■ DOCUMENT SECTION
— START —
Man, oh man… War makes people cuh-razy. And not just in the usual trench-digging-in-a-French-field, blowing-up-Death-Stars, eating-your-enemy’s-heart-to-gain-his courage sort of way. The war-crazies find their way into every emotional coffer.
In Emily Schwartz’s new war-themed plays, The War Plays, everyone affected by 1944’s war-torn England has a serious case of the I-wanna-make-babies-with-you-even-though-I-just-met-you-or-paid-for-you-or-loved-your-brother crazies (also known as the emotion, “love”).
Taking her cue from Tom Brokaw’s sweeping volume of honor and sacrifice, The Greatest Generation, Schwartz cleverly (and painfully) shows us what it must have been like to watch our grandparents discover they had sexual feelings for each other (also known as the emotion, “love”). Hey, we all got here somehow (although, I’m never drinking gin again).
You may be asking yourself with a grimace, “Isn’t it a little unrealistic for people to fall in ‘love’ under these sorts of conditions? How could you ‘love’ someone with all the violence, shouting, and terrible odors swirling about?” Well, some day when you tell your grandkids you fell in “love” at the Bull & Bear over on Wells, watch the expressions on their faces and you’ll understand.
The War Plays actually begins before the play, The War Plays, begins when a delightfully spirited band of five musicians (the attractive ‘Allied Orchestra’) enter the Athenaeum’s lobby to cheer us up with some songs. Lead by the vivacious Kitty Berlin (the vivacious Jennifer Marschand), our concerns about the bomb blasts we can’t quite hear are quickly assuaged as this depleted ensemble begins their concert (the rest of our musician friends, we find out, have been called to the front). I gotta say though, as much as I enjoyed this musical prelude, I would much rather have had Kitty and the rest of her folks lobbing grenades from foxholes at those stinking Nazis. Heck, I would have even joined them! That’s why I brought my M-16 to the show and hid it in the press packet. (Note: There must have been some problem with the seats directly surrounding me. Everyone seemed to huddle in the northwest corner or the space, probably under a heating vent. Thank you, Athenaeum.)
Back to the show: Well, shit gets real out in the lobby when a bomb blast nearly frightens us all to death, so our hosts guide us into the steel-reinforced, subterranean concrete theatre so we can see show before we die.
The play itself opens at night on a cramped, Blitz-addled platform in the London Underground. There we meet two teenagers, Minnie and Evan (deliciously played by Delia Baseman and Michael Mercier, respectively). Minnie is Evan’s social worker and “outside monitor” (though she pretends to be his sister). Evan is excited to be from Boston even though they’re in London, and you quickly get a sense that Minnie is just waiting for an excuse to leave him on the platform with a box of Graham crackers so she could go back to graduate school and get a real job. That excuse comes in the form of impetuous dreamboat, Evan (sexily played by Marty Scanlon).
— END —
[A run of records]
— START —
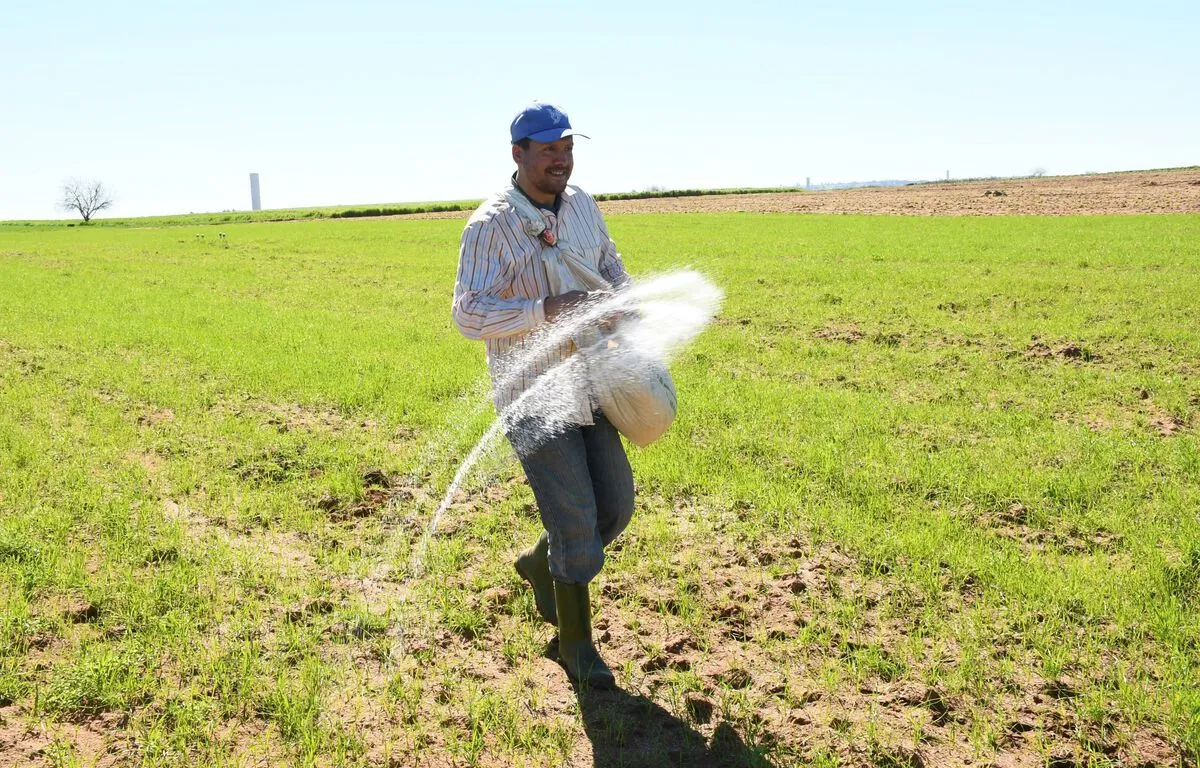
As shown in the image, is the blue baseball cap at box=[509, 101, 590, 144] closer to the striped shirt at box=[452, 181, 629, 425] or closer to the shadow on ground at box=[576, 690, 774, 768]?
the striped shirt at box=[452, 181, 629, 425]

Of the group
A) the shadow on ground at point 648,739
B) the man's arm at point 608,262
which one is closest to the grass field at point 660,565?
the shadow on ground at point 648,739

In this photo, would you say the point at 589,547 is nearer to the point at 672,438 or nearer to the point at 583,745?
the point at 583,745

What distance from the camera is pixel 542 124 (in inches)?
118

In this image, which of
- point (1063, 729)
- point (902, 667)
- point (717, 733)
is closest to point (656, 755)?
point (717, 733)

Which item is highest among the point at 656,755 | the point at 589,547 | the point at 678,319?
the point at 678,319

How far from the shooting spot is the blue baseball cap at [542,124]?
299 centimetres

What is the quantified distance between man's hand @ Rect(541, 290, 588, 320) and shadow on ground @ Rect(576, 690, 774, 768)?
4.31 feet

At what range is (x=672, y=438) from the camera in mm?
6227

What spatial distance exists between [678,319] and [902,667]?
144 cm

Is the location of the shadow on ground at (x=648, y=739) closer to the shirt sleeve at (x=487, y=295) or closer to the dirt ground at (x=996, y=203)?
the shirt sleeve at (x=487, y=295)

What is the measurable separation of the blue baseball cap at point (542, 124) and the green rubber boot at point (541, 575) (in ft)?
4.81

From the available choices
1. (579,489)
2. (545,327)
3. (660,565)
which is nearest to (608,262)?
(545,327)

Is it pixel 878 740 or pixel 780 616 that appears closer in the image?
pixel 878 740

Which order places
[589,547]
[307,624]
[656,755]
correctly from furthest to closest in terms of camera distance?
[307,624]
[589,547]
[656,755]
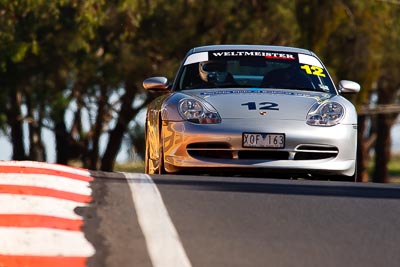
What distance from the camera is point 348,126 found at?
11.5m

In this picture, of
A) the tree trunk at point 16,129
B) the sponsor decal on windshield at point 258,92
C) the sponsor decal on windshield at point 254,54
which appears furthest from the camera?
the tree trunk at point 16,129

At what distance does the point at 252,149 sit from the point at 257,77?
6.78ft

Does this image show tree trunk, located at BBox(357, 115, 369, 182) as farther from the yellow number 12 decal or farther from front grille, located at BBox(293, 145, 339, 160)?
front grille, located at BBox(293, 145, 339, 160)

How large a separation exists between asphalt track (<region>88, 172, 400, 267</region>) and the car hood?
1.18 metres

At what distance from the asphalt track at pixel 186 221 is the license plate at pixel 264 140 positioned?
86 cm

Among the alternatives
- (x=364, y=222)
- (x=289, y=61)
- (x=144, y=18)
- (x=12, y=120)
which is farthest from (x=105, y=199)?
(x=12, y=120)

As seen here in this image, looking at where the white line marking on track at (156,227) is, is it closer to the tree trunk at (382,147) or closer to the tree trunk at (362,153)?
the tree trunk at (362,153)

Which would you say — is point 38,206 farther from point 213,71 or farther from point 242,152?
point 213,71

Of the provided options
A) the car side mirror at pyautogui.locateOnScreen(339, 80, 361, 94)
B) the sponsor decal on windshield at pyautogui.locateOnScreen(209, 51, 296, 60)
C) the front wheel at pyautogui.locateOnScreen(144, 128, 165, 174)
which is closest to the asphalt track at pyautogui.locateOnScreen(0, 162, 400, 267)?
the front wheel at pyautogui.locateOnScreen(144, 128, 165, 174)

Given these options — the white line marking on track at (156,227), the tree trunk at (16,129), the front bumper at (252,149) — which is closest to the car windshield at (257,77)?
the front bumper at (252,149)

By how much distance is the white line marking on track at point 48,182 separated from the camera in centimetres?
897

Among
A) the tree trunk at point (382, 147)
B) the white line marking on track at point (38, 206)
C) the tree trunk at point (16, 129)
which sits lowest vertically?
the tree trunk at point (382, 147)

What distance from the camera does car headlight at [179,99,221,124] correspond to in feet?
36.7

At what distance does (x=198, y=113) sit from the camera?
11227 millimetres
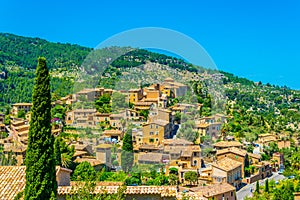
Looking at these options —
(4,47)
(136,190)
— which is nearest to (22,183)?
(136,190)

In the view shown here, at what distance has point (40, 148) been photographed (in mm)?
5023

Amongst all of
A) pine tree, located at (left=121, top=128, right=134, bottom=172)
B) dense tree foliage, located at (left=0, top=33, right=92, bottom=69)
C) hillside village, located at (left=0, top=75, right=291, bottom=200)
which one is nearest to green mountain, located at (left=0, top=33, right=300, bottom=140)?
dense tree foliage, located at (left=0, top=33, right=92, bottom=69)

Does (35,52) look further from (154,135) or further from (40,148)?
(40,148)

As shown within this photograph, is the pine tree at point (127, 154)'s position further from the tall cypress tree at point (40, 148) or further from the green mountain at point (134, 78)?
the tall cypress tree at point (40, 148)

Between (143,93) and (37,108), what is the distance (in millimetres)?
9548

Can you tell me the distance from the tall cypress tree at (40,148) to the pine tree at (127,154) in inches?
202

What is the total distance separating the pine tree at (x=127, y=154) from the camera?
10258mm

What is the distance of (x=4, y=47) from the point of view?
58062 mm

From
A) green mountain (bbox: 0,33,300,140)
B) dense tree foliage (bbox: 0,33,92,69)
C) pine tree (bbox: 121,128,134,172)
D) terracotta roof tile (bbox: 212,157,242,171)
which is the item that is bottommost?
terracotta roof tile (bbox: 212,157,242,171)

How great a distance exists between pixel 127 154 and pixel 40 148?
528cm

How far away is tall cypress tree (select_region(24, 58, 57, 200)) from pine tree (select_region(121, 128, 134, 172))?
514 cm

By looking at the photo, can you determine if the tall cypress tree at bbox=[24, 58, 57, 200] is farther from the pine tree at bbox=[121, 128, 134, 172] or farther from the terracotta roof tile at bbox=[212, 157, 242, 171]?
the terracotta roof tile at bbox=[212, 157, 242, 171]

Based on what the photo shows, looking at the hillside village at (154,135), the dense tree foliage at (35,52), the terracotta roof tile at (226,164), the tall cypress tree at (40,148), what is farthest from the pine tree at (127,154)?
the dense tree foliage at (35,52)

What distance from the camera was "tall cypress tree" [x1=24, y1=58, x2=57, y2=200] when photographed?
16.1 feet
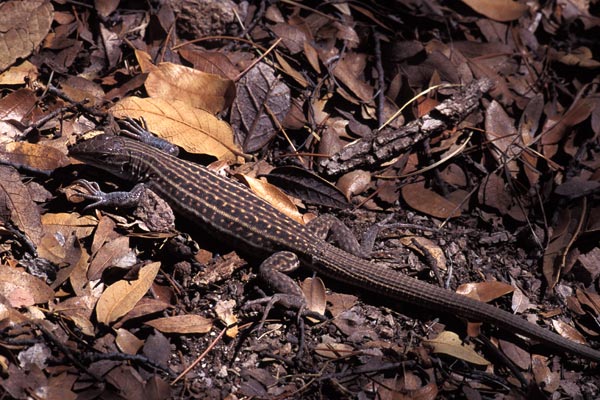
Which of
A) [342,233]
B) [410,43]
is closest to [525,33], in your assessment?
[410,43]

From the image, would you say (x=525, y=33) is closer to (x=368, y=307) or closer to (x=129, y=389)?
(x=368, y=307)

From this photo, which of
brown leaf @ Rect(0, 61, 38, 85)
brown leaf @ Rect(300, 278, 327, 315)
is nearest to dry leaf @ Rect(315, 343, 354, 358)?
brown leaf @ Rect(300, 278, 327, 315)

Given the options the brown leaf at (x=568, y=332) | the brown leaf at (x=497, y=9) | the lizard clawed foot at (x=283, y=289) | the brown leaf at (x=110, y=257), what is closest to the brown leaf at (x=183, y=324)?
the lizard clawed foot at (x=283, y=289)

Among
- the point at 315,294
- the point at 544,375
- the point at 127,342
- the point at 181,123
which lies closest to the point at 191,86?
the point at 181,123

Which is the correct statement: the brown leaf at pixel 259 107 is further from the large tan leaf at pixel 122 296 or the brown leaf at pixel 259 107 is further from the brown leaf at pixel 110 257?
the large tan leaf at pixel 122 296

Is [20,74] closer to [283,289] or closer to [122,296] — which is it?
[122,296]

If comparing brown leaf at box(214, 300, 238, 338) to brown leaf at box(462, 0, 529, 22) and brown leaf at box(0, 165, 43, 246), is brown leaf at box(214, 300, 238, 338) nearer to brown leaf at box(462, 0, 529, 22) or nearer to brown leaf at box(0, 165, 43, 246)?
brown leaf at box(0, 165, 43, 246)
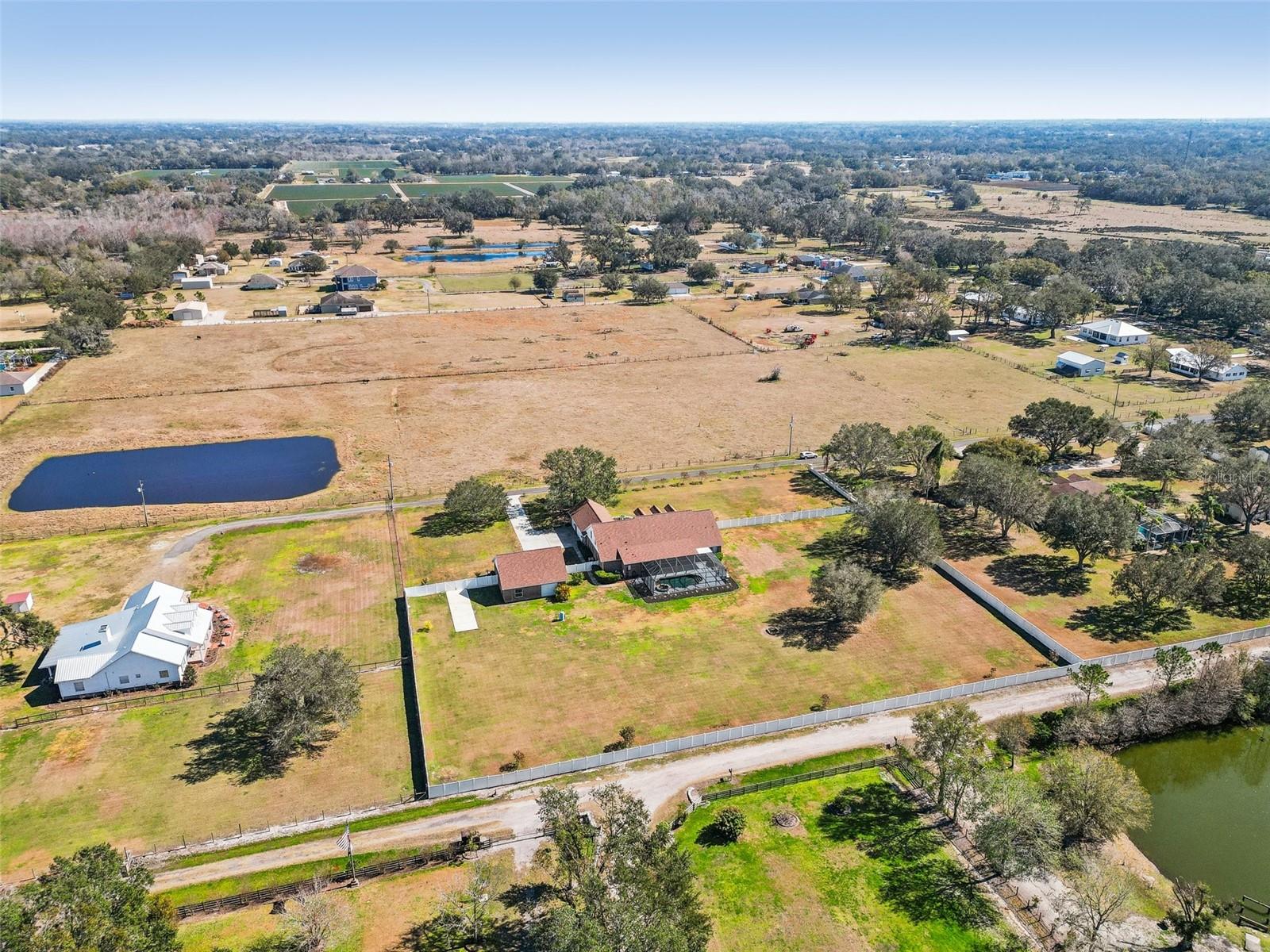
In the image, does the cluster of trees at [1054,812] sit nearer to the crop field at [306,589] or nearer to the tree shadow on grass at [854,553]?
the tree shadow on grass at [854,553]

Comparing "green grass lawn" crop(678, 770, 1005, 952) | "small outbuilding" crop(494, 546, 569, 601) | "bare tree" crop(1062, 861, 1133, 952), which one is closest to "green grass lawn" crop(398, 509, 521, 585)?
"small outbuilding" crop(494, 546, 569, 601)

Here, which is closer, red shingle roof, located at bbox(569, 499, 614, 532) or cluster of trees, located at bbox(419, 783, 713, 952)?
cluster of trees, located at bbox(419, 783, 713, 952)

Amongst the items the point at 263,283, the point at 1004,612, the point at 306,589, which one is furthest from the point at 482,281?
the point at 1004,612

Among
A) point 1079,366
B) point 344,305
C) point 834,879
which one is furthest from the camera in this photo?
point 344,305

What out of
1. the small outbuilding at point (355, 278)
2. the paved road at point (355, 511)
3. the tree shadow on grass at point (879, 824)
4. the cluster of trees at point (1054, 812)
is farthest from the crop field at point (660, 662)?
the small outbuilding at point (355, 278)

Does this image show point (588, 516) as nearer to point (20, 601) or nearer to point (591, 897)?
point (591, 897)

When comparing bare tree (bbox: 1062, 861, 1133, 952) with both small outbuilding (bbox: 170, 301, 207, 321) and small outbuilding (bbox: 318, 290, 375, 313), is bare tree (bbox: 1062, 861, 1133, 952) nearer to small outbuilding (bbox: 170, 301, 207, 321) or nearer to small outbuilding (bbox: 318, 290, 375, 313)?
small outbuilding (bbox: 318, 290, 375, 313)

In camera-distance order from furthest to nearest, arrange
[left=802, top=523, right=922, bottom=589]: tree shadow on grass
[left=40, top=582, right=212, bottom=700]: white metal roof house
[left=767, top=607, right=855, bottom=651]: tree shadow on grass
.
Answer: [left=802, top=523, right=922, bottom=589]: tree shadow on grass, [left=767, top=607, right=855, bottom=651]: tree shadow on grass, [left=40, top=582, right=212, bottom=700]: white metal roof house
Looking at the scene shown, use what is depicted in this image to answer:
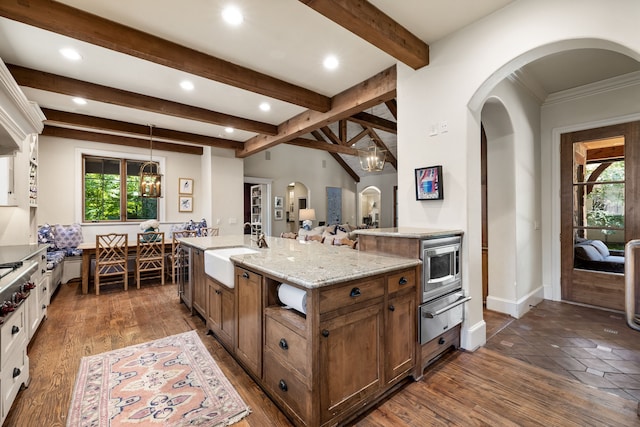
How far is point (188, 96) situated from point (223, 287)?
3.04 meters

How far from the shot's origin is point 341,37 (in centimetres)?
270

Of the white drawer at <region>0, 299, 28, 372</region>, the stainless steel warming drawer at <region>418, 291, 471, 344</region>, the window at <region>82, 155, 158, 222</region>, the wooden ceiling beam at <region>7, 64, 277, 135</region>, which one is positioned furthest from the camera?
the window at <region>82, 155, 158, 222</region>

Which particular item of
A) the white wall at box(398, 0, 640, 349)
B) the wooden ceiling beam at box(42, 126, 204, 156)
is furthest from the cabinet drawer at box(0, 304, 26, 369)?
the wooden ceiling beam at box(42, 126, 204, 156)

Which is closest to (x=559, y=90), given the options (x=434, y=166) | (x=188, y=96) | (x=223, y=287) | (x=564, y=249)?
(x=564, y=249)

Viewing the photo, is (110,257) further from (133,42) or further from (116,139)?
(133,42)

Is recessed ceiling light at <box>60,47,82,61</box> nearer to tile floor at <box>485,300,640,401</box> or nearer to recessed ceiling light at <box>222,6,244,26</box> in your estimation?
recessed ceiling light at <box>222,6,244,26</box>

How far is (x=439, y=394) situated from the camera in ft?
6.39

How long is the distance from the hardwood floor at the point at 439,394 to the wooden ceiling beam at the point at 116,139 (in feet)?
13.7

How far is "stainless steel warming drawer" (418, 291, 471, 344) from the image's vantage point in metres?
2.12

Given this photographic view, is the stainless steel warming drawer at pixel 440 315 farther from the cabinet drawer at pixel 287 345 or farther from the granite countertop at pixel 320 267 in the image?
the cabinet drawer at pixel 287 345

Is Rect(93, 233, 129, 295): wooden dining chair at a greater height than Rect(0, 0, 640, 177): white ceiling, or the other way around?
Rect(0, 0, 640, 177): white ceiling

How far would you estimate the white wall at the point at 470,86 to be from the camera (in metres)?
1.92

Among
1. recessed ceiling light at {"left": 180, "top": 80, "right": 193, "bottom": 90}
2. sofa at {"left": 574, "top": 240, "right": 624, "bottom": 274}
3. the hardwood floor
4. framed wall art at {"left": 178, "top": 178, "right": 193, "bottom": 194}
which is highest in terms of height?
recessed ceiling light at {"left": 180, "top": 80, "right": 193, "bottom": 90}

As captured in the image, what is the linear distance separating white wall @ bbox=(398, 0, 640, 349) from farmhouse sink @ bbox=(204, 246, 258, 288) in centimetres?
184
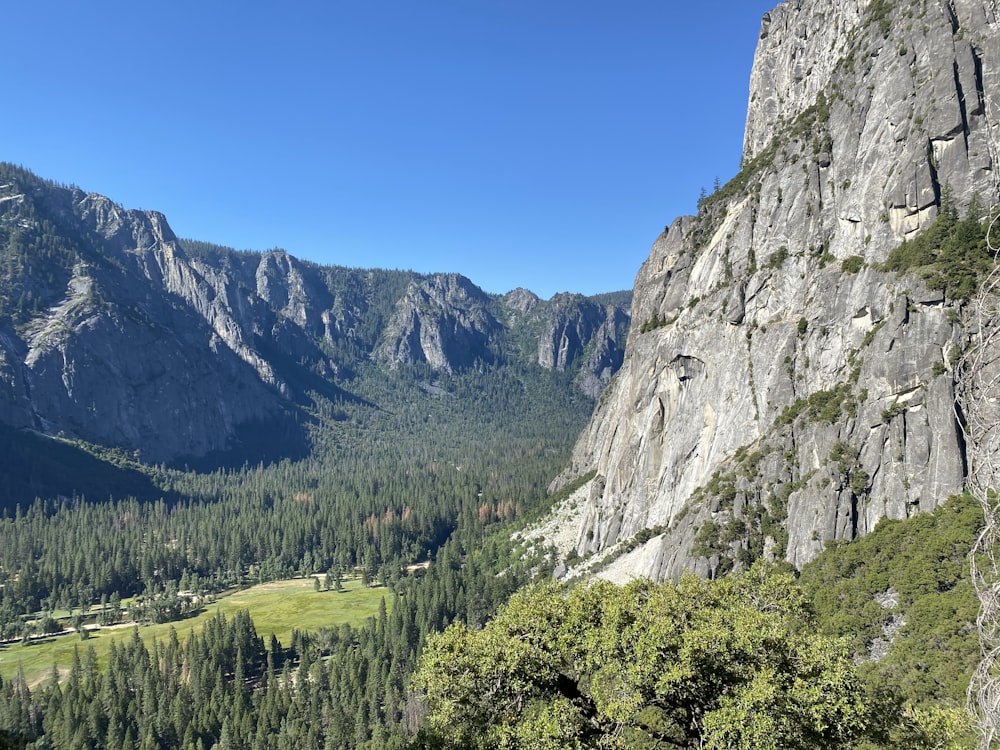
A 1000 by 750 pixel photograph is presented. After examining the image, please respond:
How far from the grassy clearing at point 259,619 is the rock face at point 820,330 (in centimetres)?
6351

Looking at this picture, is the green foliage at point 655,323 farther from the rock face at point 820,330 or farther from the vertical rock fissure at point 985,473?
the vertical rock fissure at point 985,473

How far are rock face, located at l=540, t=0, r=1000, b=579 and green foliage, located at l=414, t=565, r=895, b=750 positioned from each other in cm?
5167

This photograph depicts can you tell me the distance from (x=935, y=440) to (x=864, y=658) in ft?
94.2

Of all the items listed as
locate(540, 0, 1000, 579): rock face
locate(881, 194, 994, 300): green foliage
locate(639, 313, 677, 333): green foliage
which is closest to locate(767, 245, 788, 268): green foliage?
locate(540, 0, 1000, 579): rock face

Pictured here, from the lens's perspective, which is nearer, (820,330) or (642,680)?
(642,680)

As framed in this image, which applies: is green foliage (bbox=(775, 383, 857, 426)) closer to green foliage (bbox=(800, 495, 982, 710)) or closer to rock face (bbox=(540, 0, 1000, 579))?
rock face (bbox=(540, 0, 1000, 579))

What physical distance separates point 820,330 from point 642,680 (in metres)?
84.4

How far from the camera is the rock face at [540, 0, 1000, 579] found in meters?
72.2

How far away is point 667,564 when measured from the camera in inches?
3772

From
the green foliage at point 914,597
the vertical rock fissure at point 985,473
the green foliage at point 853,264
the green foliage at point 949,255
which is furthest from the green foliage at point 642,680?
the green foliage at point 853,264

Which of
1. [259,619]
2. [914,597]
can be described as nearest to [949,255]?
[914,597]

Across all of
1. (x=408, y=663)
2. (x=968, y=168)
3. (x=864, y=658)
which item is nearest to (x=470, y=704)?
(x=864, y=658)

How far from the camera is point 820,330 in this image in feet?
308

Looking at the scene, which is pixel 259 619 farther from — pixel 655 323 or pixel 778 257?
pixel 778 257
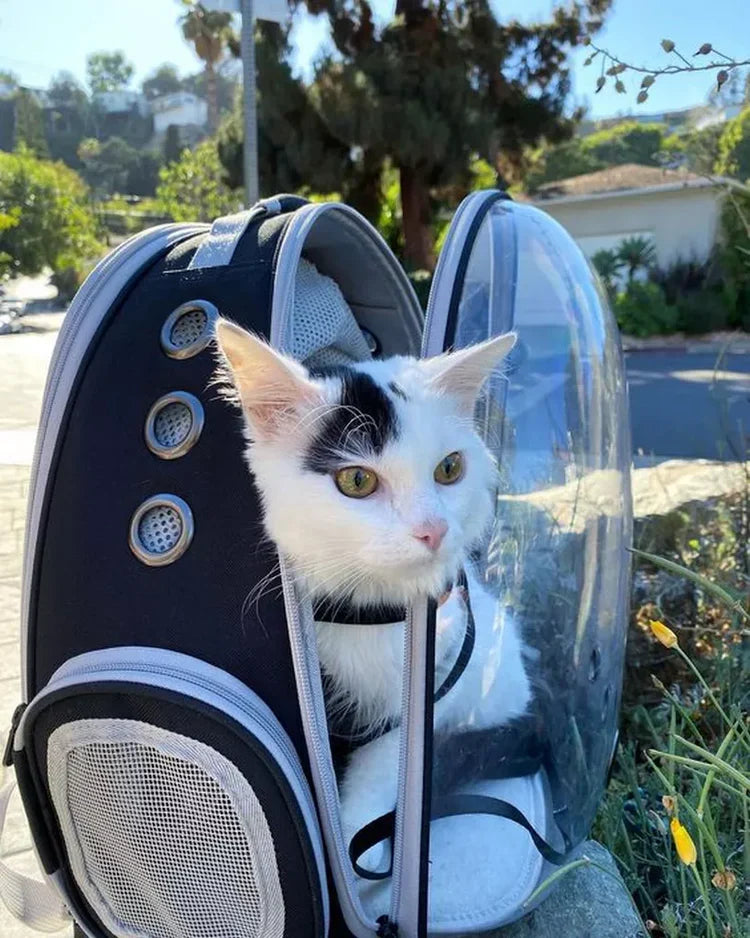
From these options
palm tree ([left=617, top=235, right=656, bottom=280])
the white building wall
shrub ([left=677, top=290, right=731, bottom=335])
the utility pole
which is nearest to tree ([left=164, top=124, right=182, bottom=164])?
— END —
Write the next part of the review of The War Plays, picking up right after its final sentence.

■ EXPECTED ANSWER
Even though Evan could probably use an “outside monitor” himself (he’s getting turned on by bomb blasts, for goodness’ sake), he and Minnie hit it off in one of the most tender scenes I’ve ever seen. Minnie has been shocked into frigidity by the sudden death of her mother, and Evan’s warmth and passion set fire to her soul; they fall in “love.” Minnie and Evan agree to meet the next day on the corner where Minnie’s mother was killed by a bomb blast.
The scene and set shifts as we meet a wealthy soldier and a prostitute who is not really good at her job. Patrick Cannon is exquisitely moving as a young G.I. (Denny) who really wants to “dance” with Jenifer Henry’s nervous yet beguiling Jackie. Jackie’s brother (deliciously played by Michael Mercier), has been pimping he out of his London flat and seems pretty ok with her not kissing men who want to pay her vast sums of money to do so. I don’t know, maybe Denny is too rich and Jackie and her brother just can’t see the big picture? Ah well. Pimping ain’t easy, and extortion is damn near impossible. Jackie’s fiduciary shortsightedness is ultimately revealed when she falls in “love” with Denny and agrees to kiss him for free which makes both of them really happy. Times were different then.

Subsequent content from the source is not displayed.